The Saints appear to be perfect tonic for an ailing community that resiliently pushes forward.
"White Sulphur Springs was just about devastated by the flood," Haynes said. "We had damage that we would have never dreamt in White Sulphur Springs. We had houses that were moved off their foundation, some moved into other dwellings, some that were completely washed away and were down the stream. We had roadways that turned into rivers, so there was quite a bit of devastation – more than 130 houses that were destroyed. The devastation that we experienced was quite in depth."
Said Neff: "The community was absolutely devastated. The water came up to flood stage in between five and 10 minutes. The main creek, I crossed to go get my wife to bring her back downtown – when I crossed it, the bridge was cross-able and when I came back in 10 minutes, it was closed. The water was up over it and there were buildings floating down the creek. That's how fast it came."
Assistance in the recovery, too, has come quickly and from others who are familiar with the process. Included among that contingent is Tommy Rambin, a FEMA official whose official title is operations-division supervisor with the U.S. Department of Homeland Security. He's a New Orleanian who currently resides in Mandeville.
Rambin, a Saints season ticket holder, has been with Homeland Security since 2005, working with communities that have been struck by natural disasters, including New Orleans.

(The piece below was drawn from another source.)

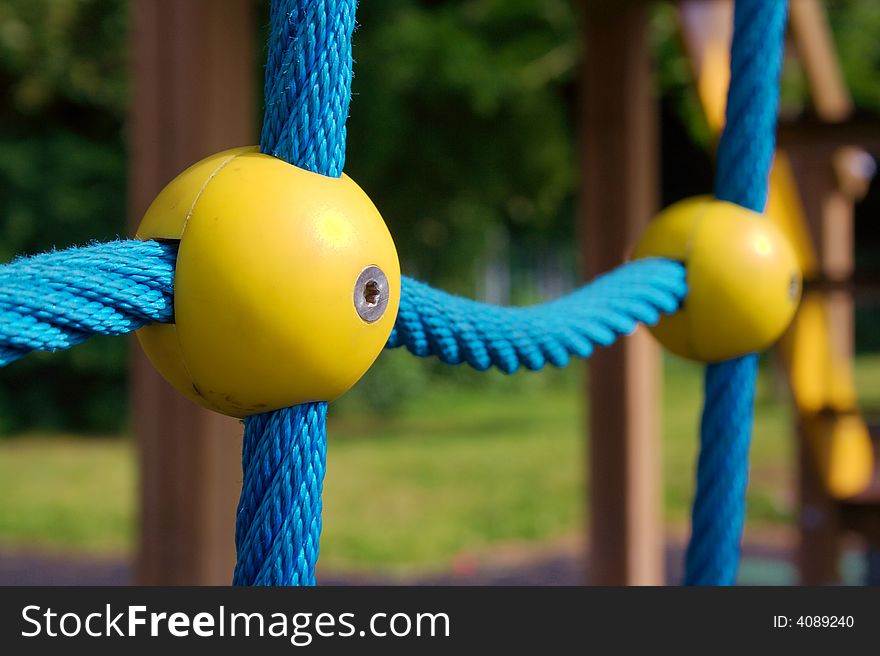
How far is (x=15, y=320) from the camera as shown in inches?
12.8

"It's pretty devastating, as we know in New Orleans," he said. "It's a pleasure being where we can be of assistance; we had a lot of help in New Orleans.
"The similarities (to New Orleans) are, quick and total devastation. The flooding came quickly off the mountains. You just literally had walls of water coming down. It was very difficult for people to get out.
"Our role is to come in and assist the state at their request and support them in every way that we can, whether it be individual assistance or public assistance."
But, as was the case in New Orleans, aid also has come to Greenbrier County in the form of people who simply want to help.
"The love and the generosity that came from everywhere was unreal," Ratliff said. "People were here from Covington (Va., about 20 miles northeast), Clifton (Va., about 230 miles northeast), other states like Kentucky, were just showing up.
"You'd go into a house and you're like, 'Where are you from?' and they were like, 'Kentucky.' They were here just to help people clean their houses out."
"People have been absolutely wonderful," Neff said. "There have been people from all over the East Coast, even some folks from out West, a lot of church groups, FEMA and the Red Cross have been here – they have been phenomenal to come in and help, and the donations have just been mind-boggling.
"This is the first time I've ever been in a major disaster like this. You always see (acts of kindness) on TV and you think, 'Well, that's nice.' But to be affected by it personally, it's just been phenomenal."
For now, the rebuild continues, with the Saints being a critical element to it during their time at training camp.
"Some of the infrastructure has been opened up, and we had some areas that had almost complete devastation of the road – half or more of the highway was gone," Haynes said. "We've got bridges that have to be worked on. A lot of the devastation has been worked on but we've got a long way to go.
"Our whole downtown was flooded, so that affected a lot of the businesses there. Most of them are re-opening, we have some that are open already. Some, I'm not sure if they will open up again or not but we're trying to help them out so that they can reopen. The spirit of the citizens of White Sulphur Springs, though we had a lot of devastation, the spirit of the people is high."